The malicious adverts were spotted by security firm Trend Micro, which watches crypto-cash malware.
The adverts included computer code that helped them mine the Monero crypto-currency.
The rapid rise in the value of crypto-coins has prompted many cyber-crime gangs to try and cash in by using innocent machines to generate the cash.

Cashing out
The gangs are keen to get malicious code on lots of computers because most crypto-currencies rely on large networks of machines to verify transactions and generate new coins. The more machines working for them, the more coins they can extract.

Chaoying Liu and Joseph Chen from Trend Micro said the first sign of the campaign was a sudden tripling of the number of malicious coin-mining scripts the company caught.
Investigating the increase, the pair found a lot of advertisements that contained code for a well-known miner called Coinhive.
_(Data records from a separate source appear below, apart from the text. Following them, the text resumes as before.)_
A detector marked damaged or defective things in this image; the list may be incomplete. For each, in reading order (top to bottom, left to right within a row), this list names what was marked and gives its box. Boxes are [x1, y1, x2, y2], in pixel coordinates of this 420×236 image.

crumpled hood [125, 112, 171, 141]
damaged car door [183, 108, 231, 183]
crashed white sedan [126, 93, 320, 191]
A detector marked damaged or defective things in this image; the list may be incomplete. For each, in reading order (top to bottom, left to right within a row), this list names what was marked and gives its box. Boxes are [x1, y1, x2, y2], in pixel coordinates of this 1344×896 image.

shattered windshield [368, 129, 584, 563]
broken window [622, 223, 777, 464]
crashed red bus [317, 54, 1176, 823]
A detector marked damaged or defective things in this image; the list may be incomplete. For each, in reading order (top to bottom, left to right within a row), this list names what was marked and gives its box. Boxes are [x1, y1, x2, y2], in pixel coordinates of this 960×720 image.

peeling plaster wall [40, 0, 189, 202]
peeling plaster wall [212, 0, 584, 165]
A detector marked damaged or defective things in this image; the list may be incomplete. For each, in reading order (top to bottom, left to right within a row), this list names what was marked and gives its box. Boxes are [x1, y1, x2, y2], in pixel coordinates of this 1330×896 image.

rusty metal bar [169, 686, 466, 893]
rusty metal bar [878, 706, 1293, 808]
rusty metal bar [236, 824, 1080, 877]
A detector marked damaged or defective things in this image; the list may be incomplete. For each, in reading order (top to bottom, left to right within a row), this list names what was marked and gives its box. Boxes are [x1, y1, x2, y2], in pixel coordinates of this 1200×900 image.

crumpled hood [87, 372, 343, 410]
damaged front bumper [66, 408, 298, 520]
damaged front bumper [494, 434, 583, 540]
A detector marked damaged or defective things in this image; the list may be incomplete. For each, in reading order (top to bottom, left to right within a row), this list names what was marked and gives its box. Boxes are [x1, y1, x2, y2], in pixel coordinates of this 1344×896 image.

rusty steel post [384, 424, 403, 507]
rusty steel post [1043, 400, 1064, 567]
"Attackers abused Google's DoubleClick, which develops and provides internet ad serving services, for traffic distribution," said the researchers.

On victims' machines, when the mining script was triggered it would use 80% of the computer's processing power to generate coins.

Trend Micro said it passed on its findings to Google who said it been "actively monitoring" this type of malware campaign.

"In this case, the ads were blocked in less than two hours and the malicious actors were quickly removed from our platforms," it said in a statement.